Novel techniques for evaluating air quality forecasts

Poor air quality has serious impacts on human health, in particular for those who suffer from respiratory illnesses. For example, during the heat wave of August 2003 it was estimated that up to 800 premature deaths in the UK were associated with poor air quality. Thus the provision of accurate air quality forecasts is very important to provide guidance to those who are vulnerable to high pollution levels. Air quality forecasts are produced using a combination of weather forecast models and chemistry models. The accuracy of air quality forecasts therefore depends on the accurate representation of the meteorology, the chemistry, and the interactions between the meteorology and the chemistry in these models. For example, during summer high pressure events, wind speeds are generally low and sunshine levels are generally high due to the absence of clouds. The abundance of sunshine results in an enhancement in ozone production. The low wind speeds mean that there is little transport of ozone away from the Earth's surface resulting in a build-up of ozone concentrations. This has consequent impacts on human health and crops. The ability to forecasts such poor air quality events can help improve the way that people prepare and behave during hazardous episodes.

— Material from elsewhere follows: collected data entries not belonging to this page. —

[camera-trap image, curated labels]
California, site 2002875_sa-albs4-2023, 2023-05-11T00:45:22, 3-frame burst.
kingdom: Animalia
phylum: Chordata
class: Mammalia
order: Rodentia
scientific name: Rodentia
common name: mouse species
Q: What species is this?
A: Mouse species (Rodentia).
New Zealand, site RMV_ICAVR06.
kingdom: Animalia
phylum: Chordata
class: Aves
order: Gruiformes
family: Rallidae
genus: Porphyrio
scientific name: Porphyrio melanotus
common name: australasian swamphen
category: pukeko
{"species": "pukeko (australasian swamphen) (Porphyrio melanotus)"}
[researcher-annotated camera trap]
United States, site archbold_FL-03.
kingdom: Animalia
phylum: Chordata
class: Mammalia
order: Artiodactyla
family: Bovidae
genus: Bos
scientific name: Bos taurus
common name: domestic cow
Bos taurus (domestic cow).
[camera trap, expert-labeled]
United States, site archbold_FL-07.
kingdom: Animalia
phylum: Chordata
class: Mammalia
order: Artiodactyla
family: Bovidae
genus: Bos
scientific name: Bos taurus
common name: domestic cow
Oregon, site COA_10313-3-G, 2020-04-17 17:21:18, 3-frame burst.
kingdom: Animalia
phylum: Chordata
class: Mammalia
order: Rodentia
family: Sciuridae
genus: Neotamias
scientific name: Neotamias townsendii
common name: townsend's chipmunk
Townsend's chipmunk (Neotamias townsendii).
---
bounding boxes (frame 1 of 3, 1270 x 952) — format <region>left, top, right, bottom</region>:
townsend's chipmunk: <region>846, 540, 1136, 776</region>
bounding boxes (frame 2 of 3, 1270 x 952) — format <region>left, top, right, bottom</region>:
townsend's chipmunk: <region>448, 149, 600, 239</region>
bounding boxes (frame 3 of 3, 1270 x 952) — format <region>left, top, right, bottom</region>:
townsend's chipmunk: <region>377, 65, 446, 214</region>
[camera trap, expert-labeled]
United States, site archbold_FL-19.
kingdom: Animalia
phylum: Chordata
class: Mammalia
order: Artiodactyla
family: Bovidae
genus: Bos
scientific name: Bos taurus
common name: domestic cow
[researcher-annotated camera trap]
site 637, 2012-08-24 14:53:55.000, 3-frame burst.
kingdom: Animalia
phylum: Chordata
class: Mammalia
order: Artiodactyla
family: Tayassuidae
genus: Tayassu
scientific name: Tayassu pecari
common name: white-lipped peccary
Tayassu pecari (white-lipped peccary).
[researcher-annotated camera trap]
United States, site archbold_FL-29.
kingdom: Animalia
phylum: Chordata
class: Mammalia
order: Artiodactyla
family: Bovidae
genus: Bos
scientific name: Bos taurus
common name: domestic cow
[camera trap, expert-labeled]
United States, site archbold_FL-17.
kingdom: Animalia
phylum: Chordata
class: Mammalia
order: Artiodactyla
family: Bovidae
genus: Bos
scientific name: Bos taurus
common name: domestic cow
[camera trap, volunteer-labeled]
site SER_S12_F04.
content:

In order to improve air quality forecasts, sources of error in the representation of the meteorology, the chemistry, and the interactions between the meteorology and the chemistry need to be identified. This project aims to make use of geo-statistical techniques to create interpolated maps of observations with which to evaluate the Met Office air quality forecasts. The student will explore new verification techniques for air quality forecasting and determine the most suitable methods. Finally, the student will establish statistical connections between the Met Office meteorological forecast scores and the skill of the air quality forecast. This will be useful to determine the degree to which the performance of the air quality forecasts is dependent on that of the meteorological model, or on the representativity of chemistry and emissions under different synoptic situations.

This research is essential if the Met Office is to evaluate high resolution air quality models in a consistent framework. The CASE studentship will provide improved observational datasets and novel evaluation for the operational verification of air quality forecasts. These techniques can then be applied to determine how subsequent changes in model resolution or in model parameterisations of chemical and physical processes impact the performance of air quality forecasts.